Given problem -
Please locate every line in the rows below that contains the word "portrait" and copy each of those lines in full. Case matters, so only matches with the same capitalization count.

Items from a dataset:
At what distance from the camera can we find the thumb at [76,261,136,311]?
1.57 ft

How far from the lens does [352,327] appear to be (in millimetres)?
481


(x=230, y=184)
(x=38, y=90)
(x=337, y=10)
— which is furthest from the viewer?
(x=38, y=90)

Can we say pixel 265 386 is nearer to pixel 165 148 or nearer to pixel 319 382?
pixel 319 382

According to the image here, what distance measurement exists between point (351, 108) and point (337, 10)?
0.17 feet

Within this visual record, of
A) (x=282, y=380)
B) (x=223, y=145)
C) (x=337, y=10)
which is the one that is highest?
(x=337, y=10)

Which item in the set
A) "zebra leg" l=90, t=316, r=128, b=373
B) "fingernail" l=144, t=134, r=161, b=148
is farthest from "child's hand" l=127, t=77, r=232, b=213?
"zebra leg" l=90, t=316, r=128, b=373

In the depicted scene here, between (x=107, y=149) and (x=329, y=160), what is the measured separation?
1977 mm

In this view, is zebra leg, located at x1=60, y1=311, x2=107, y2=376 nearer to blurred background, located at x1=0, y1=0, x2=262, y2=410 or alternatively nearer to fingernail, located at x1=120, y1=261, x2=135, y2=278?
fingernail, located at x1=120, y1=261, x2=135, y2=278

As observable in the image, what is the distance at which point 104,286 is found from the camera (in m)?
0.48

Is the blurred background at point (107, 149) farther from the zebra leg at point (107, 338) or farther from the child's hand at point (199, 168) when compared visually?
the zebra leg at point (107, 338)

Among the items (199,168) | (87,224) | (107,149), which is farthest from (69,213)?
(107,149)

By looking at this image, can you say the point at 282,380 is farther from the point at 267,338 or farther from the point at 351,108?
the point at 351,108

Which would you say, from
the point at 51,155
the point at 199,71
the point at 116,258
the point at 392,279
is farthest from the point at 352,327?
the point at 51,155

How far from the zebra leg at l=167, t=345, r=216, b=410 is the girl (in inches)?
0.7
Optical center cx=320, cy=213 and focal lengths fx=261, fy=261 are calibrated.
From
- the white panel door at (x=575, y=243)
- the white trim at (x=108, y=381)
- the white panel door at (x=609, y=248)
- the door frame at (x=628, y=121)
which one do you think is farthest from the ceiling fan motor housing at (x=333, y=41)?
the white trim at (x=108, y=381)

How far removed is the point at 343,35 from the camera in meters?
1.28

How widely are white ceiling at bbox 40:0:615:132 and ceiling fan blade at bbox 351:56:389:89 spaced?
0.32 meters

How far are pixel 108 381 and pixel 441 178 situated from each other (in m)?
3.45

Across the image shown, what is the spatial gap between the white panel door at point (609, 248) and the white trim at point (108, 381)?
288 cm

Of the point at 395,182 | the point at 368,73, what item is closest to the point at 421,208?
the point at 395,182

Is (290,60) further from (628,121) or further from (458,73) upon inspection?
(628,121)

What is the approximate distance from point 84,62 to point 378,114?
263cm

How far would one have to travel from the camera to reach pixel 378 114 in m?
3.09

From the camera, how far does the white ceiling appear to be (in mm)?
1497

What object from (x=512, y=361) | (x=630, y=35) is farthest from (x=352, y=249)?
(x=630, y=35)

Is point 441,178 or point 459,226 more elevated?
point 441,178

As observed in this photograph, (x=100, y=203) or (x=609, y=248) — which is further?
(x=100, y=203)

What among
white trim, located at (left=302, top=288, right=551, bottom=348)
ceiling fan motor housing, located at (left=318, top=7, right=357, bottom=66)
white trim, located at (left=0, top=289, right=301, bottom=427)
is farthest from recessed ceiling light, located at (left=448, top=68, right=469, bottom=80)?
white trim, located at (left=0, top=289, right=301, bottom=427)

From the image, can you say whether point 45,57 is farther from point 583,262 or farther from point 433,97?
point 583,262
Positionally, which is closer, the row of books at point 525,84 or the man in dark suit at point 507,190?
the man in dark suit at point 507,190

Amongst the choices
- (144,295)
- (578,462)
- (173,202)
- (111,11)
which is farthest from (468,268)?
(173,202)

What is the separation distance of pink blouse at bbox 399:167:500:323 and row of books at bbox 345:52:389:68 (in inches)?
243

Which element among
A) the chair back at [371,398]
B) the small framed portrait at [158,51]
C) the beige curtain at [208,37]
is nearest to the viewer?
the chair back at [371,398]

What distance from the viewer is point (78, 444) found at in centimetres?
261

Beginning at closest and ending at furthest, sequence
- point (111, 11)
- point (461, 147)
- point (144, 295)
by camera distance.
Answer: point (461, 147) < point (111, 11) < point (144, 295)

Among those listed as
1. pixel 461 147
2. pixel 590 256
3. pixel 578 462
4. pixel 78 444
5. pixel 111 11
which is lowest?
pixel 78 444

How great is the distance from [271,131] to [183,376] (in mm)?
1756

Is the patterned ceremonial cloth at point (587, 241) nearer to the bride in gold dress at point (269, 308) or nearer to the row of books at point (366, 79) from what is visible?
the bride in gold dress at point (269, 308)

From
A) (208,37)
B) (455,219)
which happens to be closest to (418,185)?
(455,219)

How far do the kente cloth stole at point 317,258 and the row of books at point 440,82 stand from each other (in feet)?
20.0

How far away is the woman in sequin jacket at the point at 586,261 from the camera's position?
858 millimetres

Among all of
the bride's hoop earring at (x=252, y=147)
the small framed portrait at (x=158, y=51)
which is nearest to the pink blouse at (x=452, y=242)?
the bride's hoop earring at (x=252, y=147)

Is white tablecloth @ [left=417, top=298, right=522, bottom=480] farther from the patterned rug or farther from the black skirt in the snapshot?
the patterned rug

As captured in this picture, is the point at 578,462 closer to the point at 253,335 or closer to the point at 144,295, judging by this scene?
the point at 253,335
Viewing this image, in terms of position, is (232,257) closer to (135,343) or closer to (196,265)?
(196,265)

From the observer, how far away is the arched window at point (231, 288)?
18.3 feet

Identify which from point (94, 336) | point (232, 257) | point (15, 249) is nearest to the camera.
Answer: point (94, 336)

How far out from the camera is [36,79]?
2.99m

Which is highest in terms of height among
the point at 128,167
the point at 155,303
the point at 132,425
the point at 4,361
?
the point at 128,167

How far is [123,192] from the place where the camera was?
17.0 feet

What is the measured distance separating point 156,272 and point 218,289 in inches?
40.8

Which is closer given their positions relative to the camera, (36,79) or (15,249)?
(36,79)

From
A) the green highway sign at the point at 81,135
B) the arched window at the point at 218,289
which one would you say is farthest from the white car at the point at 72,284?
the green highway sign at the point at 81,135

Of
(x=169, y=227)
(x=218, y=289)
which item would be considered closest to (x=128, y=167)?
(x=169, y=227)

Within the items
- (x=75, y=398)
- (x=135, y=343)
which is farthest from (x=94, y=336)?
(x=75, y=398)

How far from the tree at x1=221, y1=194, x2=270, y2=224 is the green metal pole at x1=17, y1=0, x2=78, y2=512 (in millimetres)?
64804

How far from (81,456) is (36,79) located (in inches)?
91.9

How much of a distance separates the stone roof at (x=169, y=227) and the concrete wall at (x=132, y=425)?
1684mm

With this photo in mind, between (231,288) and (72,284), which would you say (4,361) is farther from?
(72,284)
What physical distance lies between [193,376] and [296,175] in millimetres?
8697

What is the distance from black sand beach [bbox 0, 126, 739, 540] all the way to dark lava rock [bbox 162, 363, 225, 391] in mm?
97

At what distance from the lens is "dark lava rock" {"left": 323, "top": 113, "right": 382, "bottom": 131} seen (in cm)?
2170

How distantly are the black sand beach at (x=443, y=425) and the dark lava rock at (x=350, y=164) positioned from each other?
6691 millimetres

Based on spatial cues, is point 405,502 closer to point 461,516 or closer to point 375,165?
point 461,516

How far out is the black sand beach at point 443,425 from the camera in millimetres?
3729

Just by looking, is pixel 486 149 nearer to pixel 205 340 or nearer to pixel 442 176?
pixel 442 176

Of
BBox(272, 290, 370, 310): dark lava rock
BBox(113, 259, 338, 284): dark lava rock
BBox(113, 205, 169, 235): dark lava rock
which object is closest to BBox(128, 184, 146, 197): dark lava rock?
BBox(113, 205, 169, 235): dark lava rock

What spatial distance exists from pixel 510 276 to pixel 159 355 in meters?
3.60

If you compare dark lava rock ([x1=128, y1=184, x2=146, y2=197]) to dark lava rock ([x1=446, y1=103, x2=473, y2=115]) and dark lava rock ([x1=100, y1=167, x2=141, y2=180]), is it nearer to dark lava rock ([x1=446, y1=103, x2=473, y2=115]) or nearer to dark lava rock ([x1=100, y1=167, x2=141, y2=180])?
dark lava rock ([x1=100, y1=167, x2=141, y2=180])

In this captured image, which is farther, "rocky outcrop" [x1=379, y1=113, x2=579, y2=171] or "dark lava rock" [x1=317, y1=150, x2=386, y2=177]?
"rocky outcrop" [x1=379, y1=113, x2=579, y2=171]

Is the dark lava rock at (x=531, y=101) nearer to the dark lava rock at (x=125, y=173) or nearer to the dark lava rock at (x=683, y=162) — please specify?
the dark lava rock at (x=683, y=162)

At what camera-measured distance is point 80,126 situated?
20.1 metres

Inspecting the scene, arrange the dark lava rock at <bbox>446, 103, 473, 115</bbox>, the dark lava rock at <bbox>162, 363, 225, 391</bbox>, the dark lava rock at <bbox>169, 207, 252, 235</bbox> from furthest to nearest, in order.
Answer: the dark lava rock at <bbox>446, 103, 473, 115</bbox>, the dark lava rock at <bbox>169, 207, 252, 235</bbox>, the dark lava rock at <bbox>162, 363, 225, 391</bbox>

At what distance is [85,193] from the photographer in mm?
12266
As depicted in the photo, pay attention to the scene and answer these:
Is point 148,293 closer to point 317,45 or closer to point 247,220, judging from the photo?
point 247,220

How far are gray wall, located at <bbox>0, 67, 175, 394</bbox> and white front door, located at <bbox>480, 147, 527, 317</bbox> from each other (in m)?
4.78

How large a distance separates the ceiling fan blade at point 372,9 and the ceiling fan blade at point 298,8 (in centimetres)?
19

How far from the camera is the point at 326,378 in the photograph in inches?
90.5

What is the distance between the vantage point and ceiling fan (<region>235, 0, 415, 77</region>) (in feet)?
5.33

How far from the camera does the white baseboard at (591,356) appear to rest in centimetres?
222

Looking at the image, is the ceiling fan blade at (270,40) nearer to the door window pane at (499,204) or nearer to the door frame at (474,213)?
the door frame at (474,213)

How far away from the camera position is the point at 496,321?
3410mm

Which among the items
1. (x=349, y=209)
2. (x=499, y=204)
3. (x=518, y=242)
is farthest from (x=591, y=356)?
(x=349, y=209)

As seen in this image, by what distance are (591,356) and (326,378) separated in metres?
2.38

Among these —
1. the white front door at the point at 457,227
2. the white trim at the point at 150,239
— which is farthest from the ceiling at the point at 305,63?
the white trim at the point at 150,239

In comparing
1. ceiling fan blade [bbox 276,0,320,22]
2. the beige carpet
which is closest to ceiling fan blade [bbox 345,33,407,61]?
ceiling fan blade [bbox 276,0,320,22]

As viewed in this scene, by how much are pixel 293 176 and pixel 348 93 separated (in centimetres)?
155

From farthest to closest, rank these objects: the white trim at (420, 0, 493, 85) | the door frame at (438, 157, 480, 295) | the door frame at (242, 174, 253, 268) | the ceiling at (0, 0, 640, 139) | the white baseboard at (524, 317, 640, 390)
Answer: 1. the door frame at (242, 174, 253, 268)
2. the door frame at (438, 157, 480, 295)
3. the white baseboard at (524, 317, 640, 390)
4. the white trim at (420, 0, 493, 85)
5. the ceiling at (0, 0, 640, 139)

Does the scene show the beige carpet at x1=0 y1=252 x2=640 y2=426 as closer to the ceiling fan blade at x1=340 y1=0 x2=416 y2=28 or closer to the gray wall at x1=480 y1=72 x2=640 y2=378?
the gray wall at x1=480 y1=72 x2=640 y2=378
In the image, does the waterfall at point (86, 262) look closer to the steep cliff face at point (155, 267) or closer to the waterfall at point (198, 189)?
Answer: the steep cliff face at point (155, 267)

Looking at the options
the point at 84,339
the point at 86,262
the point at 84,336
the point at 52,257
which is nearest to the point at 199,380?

Answer to the problem -
B) the small framed portrait at [158,51]
the small framed portrait at (x=158, y=51)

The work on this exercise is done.